On the other hand, there are many times when the added complexity of the NIO library is worthwhile and where the proliferation of threads required to process thousands of data sources would be untenable. But using the NIO library doesn’t remove all threading complexities; that library has its own thread-related issues.
Alarms and Timers
Traditional operating systems typically provide some sort of timer or alarm call: the program sets the timer and continues processing. When the timer expires, the program receives some sort of asynchronous signal that notifies the program of the timer’s expiration.
In early versions of Java, the programmer had to set up a separate thread to simulate a timer. That thread slept for the duration of a specified time interval and then notified other threads when the timer expired. As Java matured, multiple new classes that provide this functionality were added. These new classes use the exact same technique to provide the functionality, but they hide (at least some of) the threading details from the developer.

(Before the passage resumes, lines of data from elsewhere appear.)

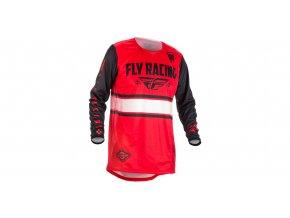dres Kinetic ERA 2018, FLY RACING - USA (černá/červená)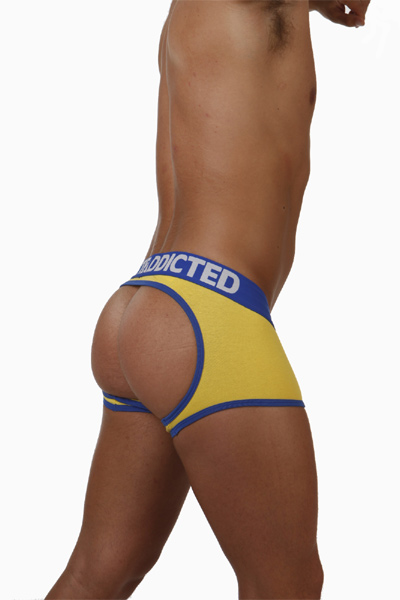 Addicted - Boxer brief Empty Button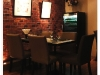 look-in-italian-restaurant_002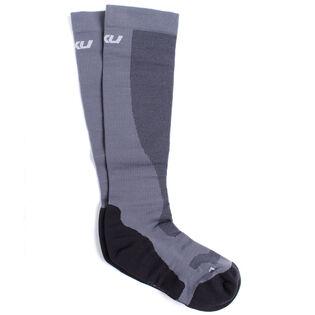 Chaussettes de compression Performance Run pour hommes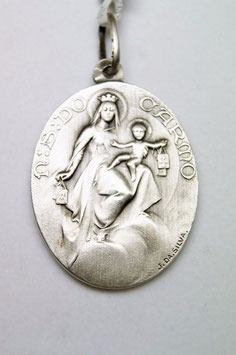 Medalha Escapulário, Nossa Senhora Do Carmo E Sagrado Coraçã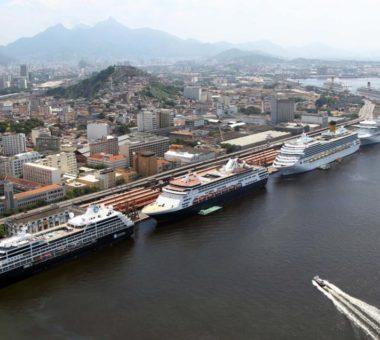 Terminal de Cruzeiros do Rio de Janeiro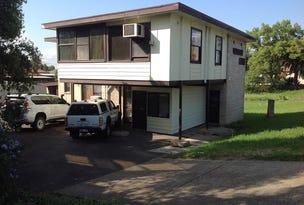 122 Macquarie St, Windsor, NSW 2756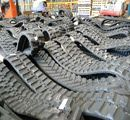 TPB takes pride in offering the best aftermarket rubber tracks in the industry. Tracks Pads & Buckets - Steel tracks for mini excavators are referred to as steel track groups, or hybrid tracks throughout the industry. We carry steel chains that are available with bolt-on steel grousers. visit http://www.trackspadsandbuckets.com.au/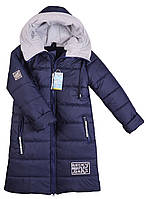 Пальто и куртки для девочек зима модные фото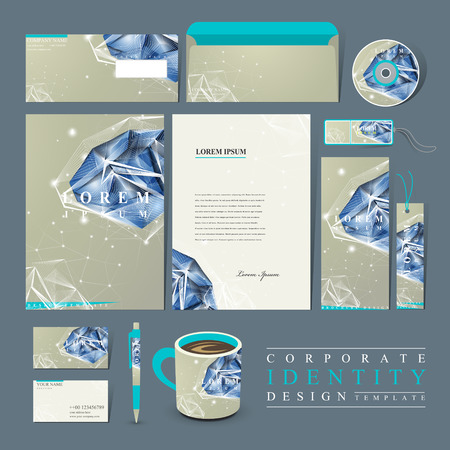 namecard: modern design for corporate identity set with diamond element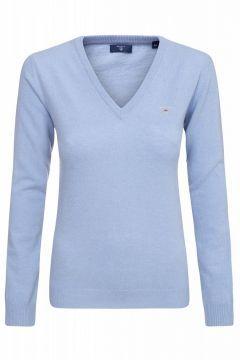 GANT Lambswool Blend V Neck Sweater Damen Pullover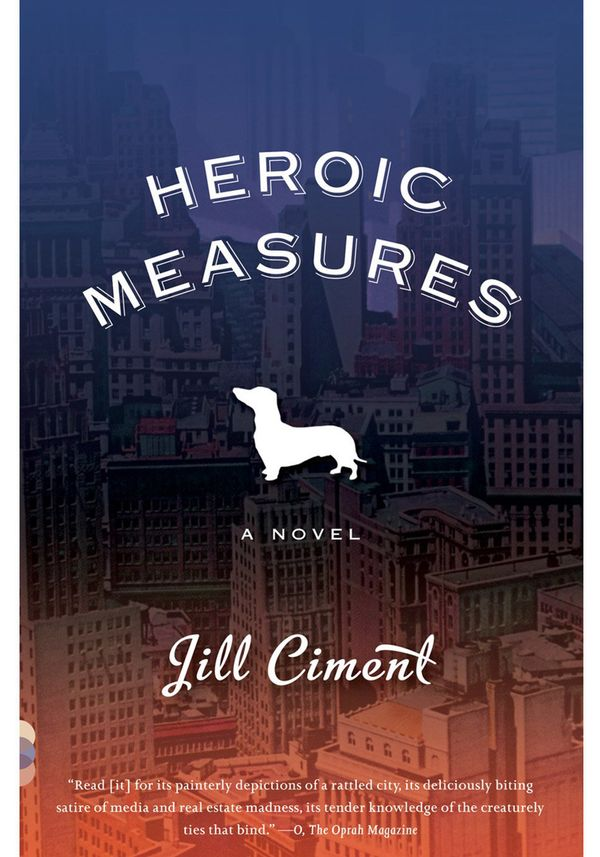 "By Jill Ciment<br> 208 pages; Vintage Contemporaries  <br> <br> Based on Jill Ciment's 2009 novel and retitled <a href=""http:"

A Java program is often called on to perform independent tasks. In the simplest case, a single applet may perform two independent animations for a web page. A more complex program would be a calculation server that performs calculations on behalf of several clients simultaneously. In either case, while it is possible to write a single-threaded program to perform multiple tasks, it’s easier and more elegant to place each task in its own thread.
The complete answer to the question “Why threads?” really lies in this category. As programmers, we’re trained to think linearly and often fail to see simultaneous paths that our program might take. But there’s no reason why processes that we’ve conventionally thought of in a single-threaded fashion need necessarily remain so: when the Save button in a word processor is pressed, we typically have to wait a few seconds until we can continue. Worse yet, the word processor may periodically perform an autosave, which invariably interrupts the flow of typing and disrupts the thought process. In a threaded word processor, the save operation would be in a separate thread so that it didn’t interfere with the work flow. As you become accustomed to writing programs with multiple threads, you’ll discover many circumstances in which adding a separate thread makes your algorithms more elegant and your programs more responsive.
With the advent of virtual machines that can use multiple CPUs simultaneously, Java has become a useful platform for developing programs that use algorithms that can be parallelized; that is, running one iteration of the loop on one CPU while another iteration of the loop is simultaneously running on another CPU. Dependencies between the data that each iteration of the loop needs may prohibit a particular loop from being parallelized, and there may be other reasons why a loop should not be parallelized. But for many programs with CPU-intensive loops, parallelizing the loop greatly speeds up the execution of the program when it is run on a machine with multiple processors.
Many languages have compilers that support automatic parallelization of loops, but as yet, Java does not (except new feathers from Java 8 like streaming with parallelizing). However parallelizing a loop by hand is often not a difficult task.